A crazy idea - mark_script_ready()

This isn’t an April Fool’s joke. Let’s get that out of the way first. And this could be a stupid idea - let that be known second.

Drupal, Wordpress and many other frameworks go through a somewhat lengthy process before they really do anything. And this is repeated every page load. Wouldn’t it be nice to be able to bookmark the moment where the script begins branching out in reaction to whatever was in the request?

That’s the idea behind the mark_system_ready() function, or maybe statement. It tells the PHP engine to take it’s current state and save it. The next time this script is executed clone that state and start from there.

To fully take advantage of the presence of this function a CMS or framework would need to get as much code independent of the request ahead of this call as possible - but it might help in the speed process. Or it might be an impossible task depending on how the PHP engine actually works. Or the dumbest idea you’ll hear this month.

Thoughts?

It’s not the dumbest thing, but it’s also nothing new. It’s called caching… :wink:

3 Likes

I was thinking the same thing. Don’t most frameworks already do this?

function reload_saved_state() {
	$requestHash = md5(serialize(array_merge($_GET, $_POST, $_SERVER['REQUEST_URI'])));	
	return unserialize(file_get_contents('./cache/' . $requestHash));
}


function mark_system_ready() {
	$requestHash = md5(serialize(array_merge($_GET, $_POST, $_SERVER['REQUEST_URI'])));	
	file_put_contents('./cache/' . $requestHash, serialize($app));	
}

As with most smart-ass responses, this one only indicates the reader was incapable of grasping the question put before them.

I’m well aware of what a cache is.

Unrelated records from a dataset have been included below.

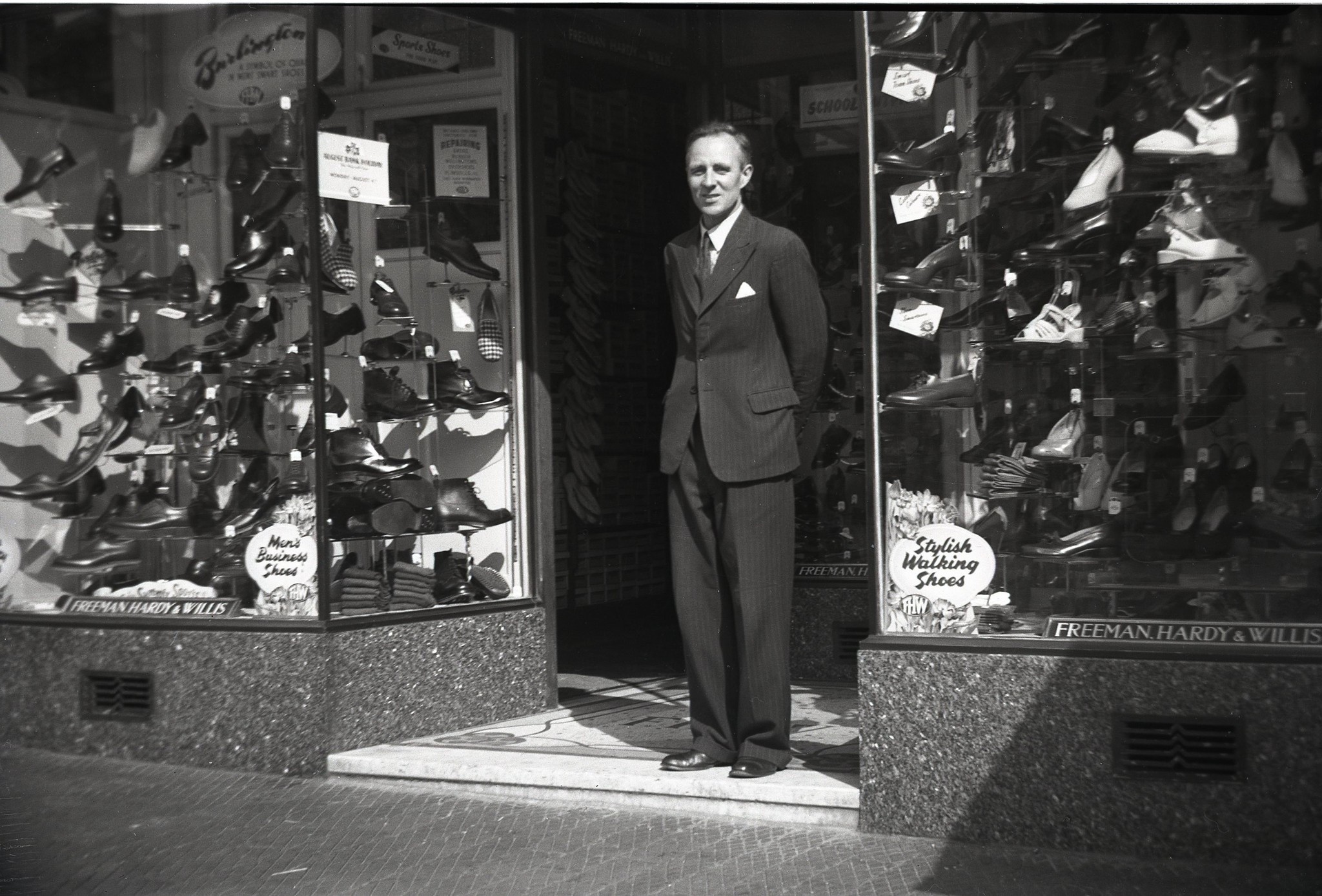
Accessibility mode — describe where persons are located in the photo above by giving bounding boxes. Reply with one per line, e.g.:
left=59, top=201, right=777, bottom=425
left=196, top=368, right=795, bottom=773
left=658, top=122, right=832, bottom=779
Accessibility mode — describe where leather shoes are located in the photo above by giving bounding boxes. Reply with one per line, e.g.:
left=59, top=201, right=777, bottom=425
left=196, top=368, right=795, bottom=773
left=876, top=10, right=1320, bottom=558
left=660, top=749, right=726, bottom=771
left=2, top=98, right=514, bottom=605
left=730, top=759, right=778, bottom=777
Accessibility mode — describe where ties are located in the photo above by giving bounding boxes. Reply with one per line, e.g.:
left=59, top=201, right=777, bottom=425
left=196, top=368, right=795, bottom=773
left=697, top=231, right=713, bottom=303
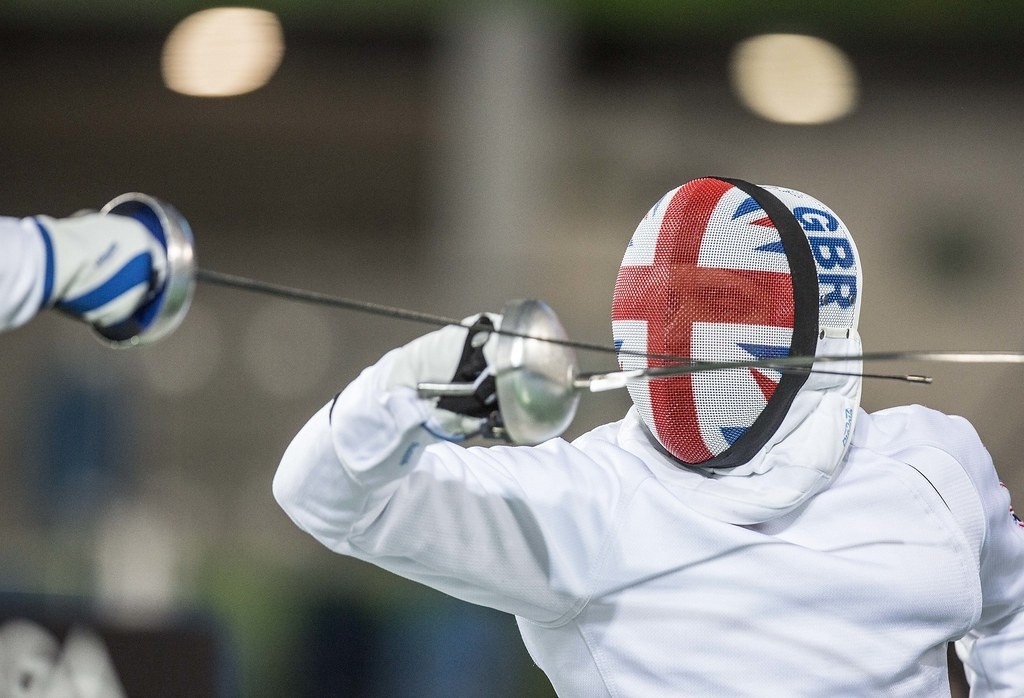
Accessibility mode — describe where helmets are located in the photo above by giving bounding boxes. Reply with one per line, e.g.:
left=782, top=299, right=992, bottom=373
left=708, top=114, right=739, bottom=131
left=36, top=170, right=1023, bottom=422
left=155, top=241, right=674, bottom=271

Even if you cache you still have to redeclare the constants, actually execute the code that defines the classes and functions, and so on, so no, caching is not the same thing.

The idea is essentially to mark a point where the program can return to after completion to await the next http request. PHP does all this setup work and throws it away every time exit is reached. Even if caches are present, they still have to be loaded back in and serialized objects still have to be reconstituted.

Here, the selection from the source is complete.